### SOURCE TEXT
In this competition we have data about tube assemblies which suppliers deliver to Caterpillar. The data is comprised of many files describing these tube assemblies.
The goal of competition if to predict prices of tube assemblies based on this information.
The main challenge of this competition is combining the data and choosing/creating features. After this I use XGBoost for prediction.
The metric to calculate the accuracy of predictions is Root Mean Squared Logarithmic Error (it penalizes an under-predicted estimate greater than an over-predicted estimate).
The RMSLE is calculated as
$$ \epsilon = \sqrt{\frac{1}{n} \sum_{i=1}^n (\log(p_i + 1) - \log(a_i+1))^2 } $$Where:
$\epsilon$ is the RMSLE value (score); $n$ is the number of observations; $p_i$ is prediction; $a_i$ is the actual response for $i$; $\log(x)$ is the natural logarithm of $x$
1.2 Comp Adaptor
1.3 Comp Boss
1.4 Comp Hfl
1.5 Comp Elbow
1.6 Comp Float
1.7 Comp Nut
1.8 Comp Other
1.9 Comp Sleeve
1.10 Comp Straight
1.11 Comp Tee
1.12 Comp Threaded
1.13 Tube
In [1]:
import numpy as np
import pandas as pd
import xgboost as xgb
from sklearn import preprocessing
from sklearn.preprocessing import LabelEncoder
from scipy.stats import skew
import glob
An easy way to read all the files in separate variables is to get the list of files and loop through it.
In [2]:
glob.glob('Kaggle/Data_Kaggle/Caterpillar Tube Pricing/*.csv')
Out[2]:
In [3]:
#Read each file in a separate data frame.
bill_of_materials = pd.read_csv('Kaggle/Data_Kaggle/Caterpillar Tube Pricing/bill_of_materials.csv')
components = pd.read_csv('Kaggle/Data_Kaggle/Caterpillar Tube Pricing/components.csv')
comp_adaptor = pd.read_csv('Kaggle/Data_Kaggle/Caterpillar Tube Pricing/comp_adaptor.csv')
comp_boss = pd.read_csv('Kaggle/Data_Kaggle/Caterpillar Tube Pricing/comp_boss.csv')

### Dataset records
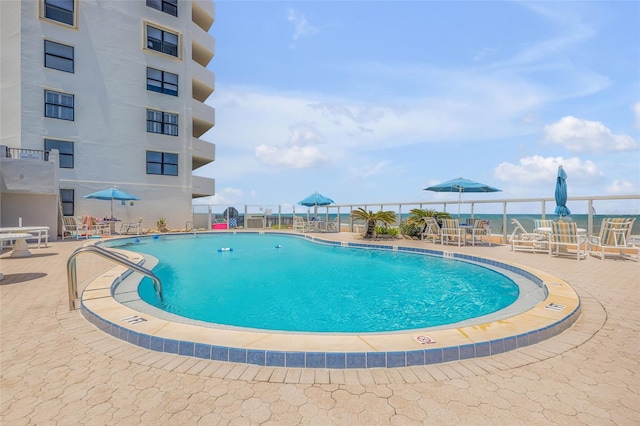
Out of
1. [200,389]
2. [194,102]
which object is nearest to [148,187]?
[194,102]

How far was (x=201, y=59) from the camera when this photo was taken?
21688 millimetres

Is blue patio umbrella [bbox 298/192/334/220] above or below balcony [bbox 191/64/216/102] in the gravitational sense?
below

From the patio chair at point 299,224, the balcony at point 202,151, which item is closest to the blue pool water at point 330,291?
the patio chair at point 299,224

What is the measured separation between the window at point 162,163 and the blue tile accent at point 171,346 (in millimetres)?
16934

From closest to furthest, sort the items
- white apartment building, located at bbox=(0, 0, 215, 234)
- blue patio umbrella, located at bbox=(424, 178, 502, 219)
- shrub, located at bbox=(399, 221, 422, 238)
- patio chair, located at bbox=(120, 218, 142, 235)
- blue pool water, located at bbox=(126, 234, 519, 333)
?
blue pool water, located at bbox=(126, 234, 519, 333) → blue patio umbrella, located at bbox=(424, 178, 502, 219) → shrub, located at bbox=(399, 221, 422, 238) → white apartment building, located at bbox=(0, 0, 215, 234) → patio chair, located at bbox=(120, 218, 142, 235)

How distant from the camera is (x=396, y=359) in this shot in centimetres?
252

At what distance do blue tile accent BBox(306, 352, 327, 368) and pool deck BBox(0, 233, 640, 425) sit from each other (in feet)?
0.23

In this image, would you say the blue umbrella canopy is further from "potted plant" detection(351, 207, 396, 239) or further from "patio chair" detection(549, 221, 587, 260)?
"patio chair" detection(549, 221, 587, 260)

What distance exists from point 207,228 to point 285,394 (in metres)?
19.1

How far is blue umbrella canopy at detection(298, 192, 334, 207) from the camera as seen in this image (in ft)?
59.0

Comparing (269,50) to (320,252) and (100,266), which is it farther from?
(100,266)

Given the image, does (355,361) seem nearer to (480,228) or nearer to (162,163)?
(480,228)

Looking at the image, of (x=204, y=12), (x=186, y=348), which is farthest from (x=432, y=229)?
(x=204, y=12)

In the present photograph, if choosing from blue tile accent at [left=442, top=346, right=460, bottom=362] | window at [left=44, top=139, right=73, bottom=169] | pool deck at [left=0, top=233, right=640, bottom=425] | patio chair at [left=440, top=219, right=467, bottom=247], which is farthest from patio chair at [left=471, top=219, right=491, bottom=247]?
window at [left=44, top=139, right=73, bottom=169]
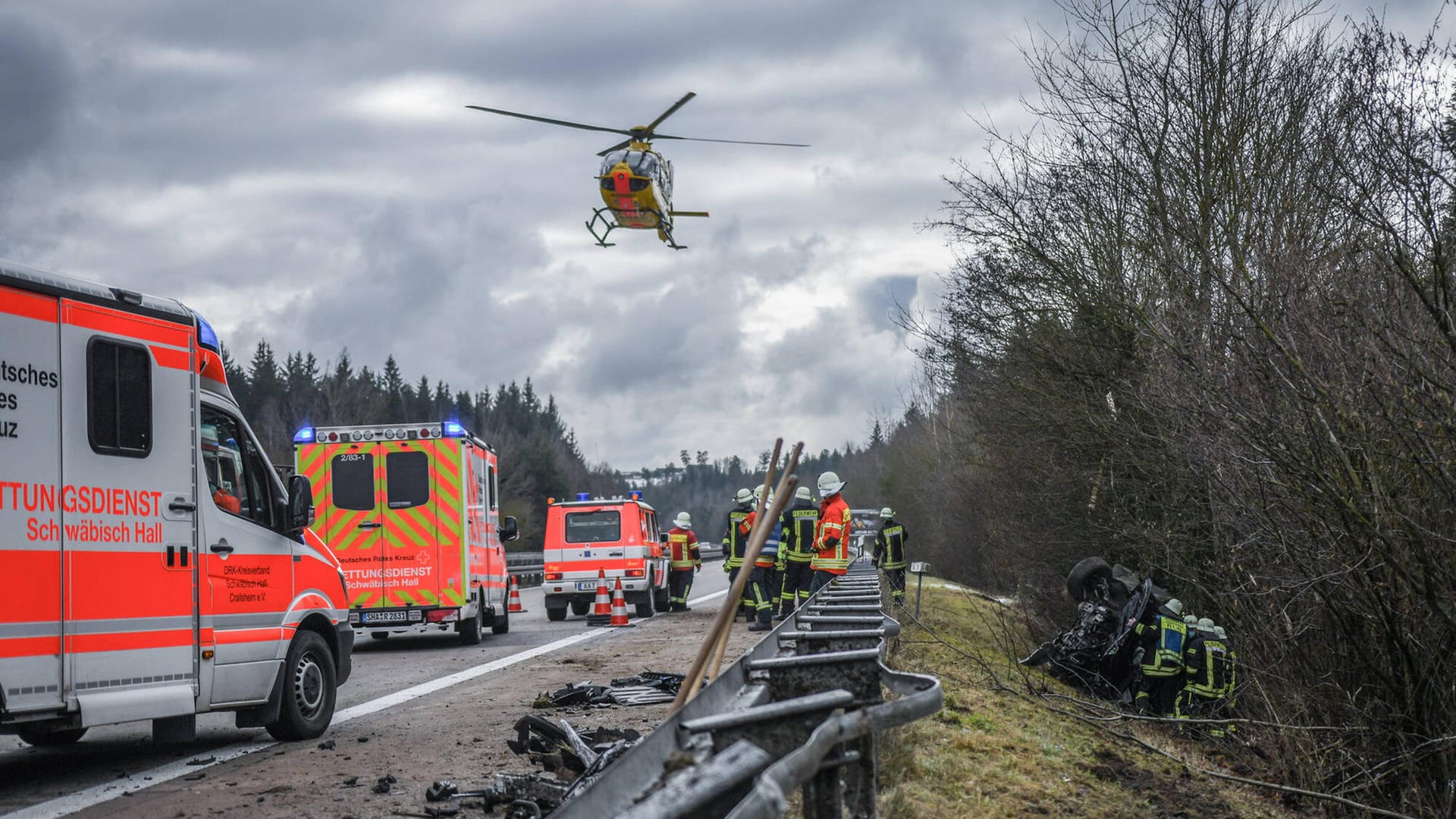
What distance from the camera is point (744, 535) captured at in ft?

### STATED EXERCISE A
According to the tube pricing text, which kind of estimate does the accuracy metric penalize more heavily?
### STATED EXERCISE B
Retype the tube pricing text from "In this competition" up to and including "on this information.".

### TASK RESULT A
It penalizes an under-predicted estimate more than an over-predicted one.

### TASK RESULT B
In this competition we have data about tube assemblies which suppliers deliver to Caterpillar. The data is comprised of many files describing these tube assemblies.
The goal of competition if to predict prices of tube assemblies based on this information.